Convert length and distance units — meters, feet, inches, kilometers, miles, light years and more.
| Unit | Name | Value |
|---|---|---|
| 0.001 μm | 3.240e-26 pc | |
| 0.01 μm | 3.240e-25 pc | |
| 0.1 μm | 3.240e-24 pc | |
| 1 μm | 3.240e-23 pc | |
| 5 μm | 1.620e-22 pc | |
| 10 μm | 3.240e-22 pc | |
| 50 μm | 1.620e-21 pc | |
| 100 μm | 3.240e-21 pc | |
| 1000 μm | 3.240e-20 pc |
Multiply the number of Micrometers by 3.2404×10-23 to get Parsecs. Formula: pc = μm × 3.2404×10-23. Example: 10 μm × 3.2404×10-23 = 3.2404×10-22 pc. To reverse, divide Parsecs by 3.2404×10-23 to get Micrometers.
| Micrometer (μm) | Parsec (pc) |
|---|---|
| 0.001 μm | 3.2404×10-26 pc |
| 0.01 μm | 3.2404×10-25 pc |
| 0.1 μm | 3.2404×10-24 pc |
| 0.5 μm | 1.6202×10-23 pc |
| 1 μm | 3.2404×10-23 pc |
| 2 μm | 6.4809×10-23 pc |
| 5 μm | 1.6202×10-22 pc |
| 10 μm | 3.2404×10-22 pc |
| 20 μm | 6.4809×10-22 pc |
| 50 μm | 1.6202×10-21 pc |
| 100 μm | 3.2404×10-21 pc |
| 250 μm | 8.1011×10-21 pc |
| 500 μm | 1.6202×10-20 pc |
| 1000 μm | 3.2404×10-20 pc |
| 10000 μm | 3.2404×10-19 pc |
To convert Micrometer to Parsec, multiply by 3.2404×10-23. Example: 10 μm = 3.2404×10-22 pc
To convert Parsec back to Micrometer, divide by 3.2404×10-23 (multiply by 3.086×1022). Use the swap button above.
Start with 100 Micrometers = 3.2404×10-21 pc as your reference point. Scale up or down from there.
JWST and Spitzer observe at 1–300 μm wavelengths while source distances use parsecs. IR astronomers work across 22 orders of magnitude — from the μm wavelengths of their photons to the parsec distances of their targets — in every infrared observation paper.
LIGO mirror coatings and suspension systems are specified in micrometres for engineering while gravitational wave sources are at megaparsec distances. The μm-to-pc scale span defines the extraordinary sensitivity required to detect these events.
Dust grain sizes (0.1–10 μm) and the parsec-scale interstellar cloud dimensions they inhabit span 7 orders of magnitude. Astrophysicists modelling dust emission and extinction convert between μm grain and parsec cloud scales constantly.

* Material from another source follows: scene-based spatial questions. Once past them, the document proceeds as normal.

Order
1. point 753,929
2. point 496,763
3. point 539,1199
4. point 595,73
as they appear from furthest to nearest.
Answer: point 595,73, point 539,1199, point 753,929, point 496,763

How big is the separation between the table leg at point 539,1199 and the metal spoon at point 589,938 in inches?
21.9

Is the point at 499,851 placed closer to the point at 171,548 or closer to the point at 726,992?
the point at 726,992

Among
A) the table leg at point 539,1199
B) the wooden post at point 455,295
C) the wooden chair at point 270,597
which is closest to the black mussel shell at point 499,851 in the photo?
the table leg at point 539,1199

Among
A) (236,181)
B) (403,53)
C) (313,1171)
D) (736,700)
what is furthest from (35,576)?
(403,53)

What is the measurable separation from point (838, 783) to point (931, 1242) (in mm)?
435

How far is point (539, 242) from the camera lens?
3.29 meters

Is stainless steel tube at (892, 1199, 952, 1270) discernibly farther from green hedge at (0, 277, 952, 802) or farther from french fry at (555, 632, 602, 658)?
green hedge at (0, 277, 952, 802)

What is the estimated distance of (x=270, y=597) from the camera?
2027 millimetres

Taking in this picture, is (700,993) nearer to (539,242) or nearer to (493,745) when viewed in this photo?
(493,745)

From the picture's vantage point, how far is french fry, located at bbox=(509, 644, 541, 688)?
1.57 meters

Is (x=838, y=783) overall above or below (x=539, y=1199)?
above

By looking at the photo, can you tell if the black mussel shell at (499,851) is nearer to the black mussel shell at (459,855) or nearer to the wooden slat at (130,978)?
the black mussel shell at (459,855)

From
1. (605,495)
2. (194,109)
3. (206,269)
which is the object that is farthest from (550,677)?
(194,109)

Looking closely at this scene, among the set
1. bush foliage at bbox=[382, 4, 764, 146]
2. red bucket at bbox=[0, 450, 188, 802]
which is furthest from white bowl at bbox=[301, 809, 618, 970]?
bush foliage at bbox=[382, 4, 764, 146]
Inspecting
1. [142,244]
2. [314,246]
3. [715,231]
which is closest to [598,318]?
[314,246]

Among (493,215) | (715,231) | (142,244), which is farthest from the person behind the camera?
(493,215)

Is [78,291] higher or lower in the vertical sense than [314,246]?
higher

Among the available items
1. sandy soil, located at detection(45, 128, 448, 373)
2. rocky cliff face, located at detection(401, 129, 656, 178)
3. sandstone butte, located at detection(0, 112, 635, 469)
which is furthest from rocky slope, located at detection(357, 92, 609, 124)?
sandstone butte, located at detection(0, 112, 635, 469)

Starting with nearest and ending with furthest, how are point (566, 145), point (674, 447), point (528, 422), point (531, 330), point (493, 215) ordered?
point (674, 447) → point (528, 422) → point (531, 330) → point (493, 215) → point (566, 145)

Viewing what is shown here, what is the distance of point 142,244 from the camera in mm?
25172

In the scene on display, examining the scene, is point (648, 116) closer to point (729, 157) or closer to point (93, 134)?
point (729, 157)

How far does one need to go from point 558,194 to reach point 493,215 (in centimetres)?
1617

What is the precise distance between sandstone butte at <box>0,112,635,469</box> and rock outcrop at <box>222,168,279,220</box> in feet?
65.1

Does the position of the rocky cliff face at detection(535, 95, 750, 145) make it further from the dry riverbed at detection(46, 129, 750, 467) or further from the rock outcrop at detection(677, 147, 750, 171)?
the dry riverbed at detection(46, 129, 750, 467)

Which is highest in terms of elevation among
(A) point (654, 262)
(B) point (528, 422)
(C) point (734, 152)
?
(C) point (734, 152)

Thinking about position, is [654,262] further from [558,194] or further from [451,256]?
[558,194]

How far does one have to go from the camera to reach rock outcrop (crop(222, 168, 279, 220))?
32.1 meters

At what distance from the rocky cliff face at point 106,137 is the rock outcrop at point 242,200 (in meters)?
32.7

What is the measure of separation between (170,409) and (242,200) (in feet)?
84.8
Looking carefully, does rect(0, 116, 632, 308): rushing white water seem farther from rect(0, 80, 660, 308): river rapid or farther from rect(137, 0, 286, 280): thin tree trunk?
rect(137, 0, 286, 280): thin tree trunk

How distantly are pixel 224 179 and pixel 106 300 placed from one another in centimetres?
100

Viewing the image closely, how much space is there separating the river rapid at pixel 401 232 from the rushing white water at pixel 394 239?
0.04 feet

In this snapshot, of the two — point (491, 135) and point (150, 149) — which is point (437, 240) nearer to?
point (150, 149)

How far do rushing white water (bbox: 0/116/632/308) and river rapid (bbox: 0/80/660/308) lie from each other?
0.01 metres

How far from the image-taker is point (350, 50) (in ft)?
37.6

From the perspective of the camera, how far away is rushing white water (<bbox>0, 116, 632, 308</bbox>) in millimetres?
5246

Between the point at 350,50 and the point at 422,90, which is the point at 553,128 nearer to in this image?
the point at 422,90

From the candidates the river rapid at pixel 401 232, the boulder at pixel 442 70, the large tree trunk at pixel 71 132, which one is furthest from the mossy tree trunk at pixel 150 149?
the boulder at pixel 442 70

1 pc = 3.086×10²² μm — 30 sextillion micrometres. Physics educators use μm-to-parsec to demonstrate 22 orders of magnitude: "From the width of a bacterium to the nearest star — the full range of astrophysics measurement in one conversion."
Space telescope detector pixels are 10–30 μm while observational targets range from AU to gigaparsec distances. The μm-to-parsec conversion bridges instrument-scale precision and cosmic-scale observation in every space telescope performance document.

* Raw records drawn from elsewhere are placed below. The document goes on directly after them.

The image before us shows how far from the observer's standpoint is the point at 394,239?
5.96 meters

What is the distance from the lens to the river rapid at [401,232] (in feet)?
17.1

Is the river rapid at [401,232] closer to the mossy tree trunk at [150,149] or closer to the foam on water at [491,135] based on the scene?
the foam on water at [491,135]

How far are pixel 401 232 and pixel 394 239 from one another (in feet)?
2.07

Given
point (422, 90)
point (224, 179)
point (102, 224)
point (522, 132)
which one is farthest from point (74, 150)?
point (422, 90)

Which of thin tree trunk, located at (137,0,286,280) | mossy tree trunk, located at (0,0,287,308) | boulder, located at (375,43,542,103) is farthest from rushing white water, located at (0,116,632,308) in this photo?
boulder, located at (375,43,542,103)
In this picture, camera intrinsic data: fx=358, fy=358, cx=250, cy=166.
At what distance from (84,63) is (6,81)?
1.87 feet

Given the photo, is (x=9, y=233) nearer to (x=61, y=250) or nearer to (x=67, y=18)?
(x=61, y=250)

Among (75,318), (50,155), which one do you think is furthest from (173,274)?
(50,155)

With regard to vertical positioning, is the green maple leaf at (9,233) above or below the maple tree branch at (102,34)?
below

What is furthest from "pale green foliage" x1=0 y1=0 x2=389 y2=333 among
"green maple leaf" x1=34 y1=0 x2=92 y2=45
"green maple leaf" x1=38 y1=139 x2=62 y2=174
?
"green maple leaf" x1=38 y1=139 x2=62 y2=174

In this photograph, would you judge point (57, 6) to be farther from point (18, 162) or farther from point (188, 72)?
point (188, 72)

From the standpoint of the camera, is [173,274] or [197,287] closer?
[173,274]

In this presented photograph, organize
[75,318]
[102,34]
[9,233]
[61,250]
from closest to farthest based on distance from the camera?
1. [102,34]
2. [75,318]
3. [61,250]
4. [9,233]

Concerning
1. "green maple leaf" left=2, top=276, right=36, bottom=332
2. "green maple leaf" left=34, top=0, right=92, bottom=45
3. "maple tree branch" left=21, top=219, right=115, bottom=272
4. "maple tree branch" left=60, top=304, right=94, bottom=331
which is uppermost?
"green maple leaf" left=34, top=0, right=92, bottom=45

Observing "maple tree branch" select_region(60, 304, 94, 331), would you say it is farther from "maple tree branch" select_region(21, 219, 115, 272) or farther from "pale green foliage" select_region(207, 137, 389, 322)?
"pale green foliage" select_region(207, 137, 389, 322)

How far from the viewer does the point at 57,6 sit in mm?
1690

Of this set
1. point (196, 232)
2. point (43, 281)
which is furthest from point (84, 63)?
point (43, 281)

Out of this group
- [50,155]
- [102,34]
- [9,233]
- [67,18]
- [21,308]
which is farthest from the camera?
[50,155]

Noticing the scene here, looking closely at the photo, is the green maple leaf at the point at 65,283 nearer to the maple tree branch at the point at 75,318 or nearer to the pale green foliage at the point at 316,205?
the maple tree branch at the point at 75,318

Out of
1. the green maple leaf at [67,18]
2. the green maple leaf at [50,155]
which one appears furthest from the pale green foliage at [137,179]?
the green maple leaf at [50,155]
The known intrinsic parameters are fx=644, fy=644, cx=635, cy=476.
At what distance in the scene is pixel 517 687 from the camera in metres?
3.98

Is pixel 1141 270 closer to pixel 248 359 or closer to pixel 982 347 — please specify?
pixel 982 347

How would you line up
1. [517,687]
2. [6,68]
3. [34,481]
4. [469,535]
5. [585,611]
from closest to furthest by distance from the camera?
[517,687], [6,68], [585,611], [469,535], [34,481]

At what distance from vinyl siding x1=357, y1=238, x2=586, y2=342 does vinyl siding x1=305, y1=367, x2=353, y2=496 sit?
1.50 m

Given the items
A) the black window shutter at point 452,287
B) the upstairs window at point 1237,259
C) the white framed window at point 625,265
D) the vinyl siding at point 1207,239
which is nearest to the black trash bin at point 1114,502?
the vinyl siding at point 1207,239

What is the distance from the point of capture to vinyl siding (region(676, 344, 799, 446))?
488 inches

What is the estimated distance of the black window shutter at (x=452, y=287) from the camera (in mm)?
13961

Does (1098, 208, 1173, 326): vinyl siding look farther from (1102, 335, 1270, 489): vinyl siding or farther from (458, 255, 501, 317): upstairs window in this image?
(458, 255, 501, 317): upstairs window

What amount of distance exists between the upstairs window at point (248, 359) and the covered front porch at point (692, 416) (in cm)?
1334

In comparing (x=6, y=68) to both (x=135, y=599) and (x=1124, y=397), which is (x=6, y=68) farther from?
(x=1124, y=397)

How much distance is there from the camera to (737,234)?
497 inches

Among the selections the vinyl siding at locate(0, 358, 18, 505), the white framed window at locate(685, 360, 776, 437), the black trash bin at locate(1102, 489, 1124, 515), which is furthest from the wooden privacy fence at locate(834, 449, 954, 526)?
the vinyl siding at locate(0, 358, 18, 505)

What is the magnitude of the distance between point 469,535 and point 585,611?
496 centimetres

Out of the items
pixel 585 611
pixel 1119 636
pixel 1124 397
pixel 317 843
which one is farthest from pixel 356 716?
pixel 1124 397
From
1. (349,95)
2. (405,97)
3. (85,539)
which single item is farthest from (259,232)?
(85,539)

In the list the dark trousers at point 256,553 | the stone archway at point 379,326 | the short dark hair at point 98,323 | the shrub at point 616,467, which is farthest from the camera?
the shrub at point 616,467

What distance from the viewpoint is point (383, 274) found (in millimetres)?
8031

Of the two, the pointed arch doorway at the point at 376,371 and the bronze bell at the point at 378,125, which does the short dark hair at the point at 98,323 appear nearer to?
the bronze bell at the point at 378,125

Laboratory astrochemists measure molecular vibration wavelengths in micrometres, then apply results to interstellar medium observations at parsec-scale cloud distances — cross-scale conversion throughout every astrochemistry publication.
The Micrometer is a unit of Length measurement (symbol: μm). 1 μm = 3.2404×10-23 pc. Used in scientific and practical Length measurement applications.
The Parsec is a unit of Length measurement (symbol: pc). It is part of an internationally recognised measurement system used alongside the Micrometer.
The micrometre (micron) was formally named in 1879 by the International Committee for Weights and Measures — the prefix 'micro' from the Greek 'mikros' (small) combined with 'metre'. The unit predates its name: the micrometer screw gauge was invented by William Gascoigne, an English astronomer, around 1638, and a refined version was described by Adrien Auzout and Robert Hooke in the 1660s. Jean-Louis Palmer in Paris developed the modern micrometer calliper in the 1840s, making precision measurement to one-thousandth of a millimetre routinely achievable. Today the micrometre is the primary unit of precision in mechanical engineering, biology, and environmental science — defining the boundary between the visible world and the molecular world.
The parsec was introduced in 1913 by British astronomer Herbert Hall Turner. It equals the distance at which 1 astronomical unit subtends 1 arcsecond — approximately 3.086×10¹³ kilometres or 3.26 light-years. The name blends 'parallax' and 'arcsecond'.
Common use: Micrometer to Parsec conversion is needed when working with international standards, scientific publications, or reference materials that use different unit systems for Length measurement.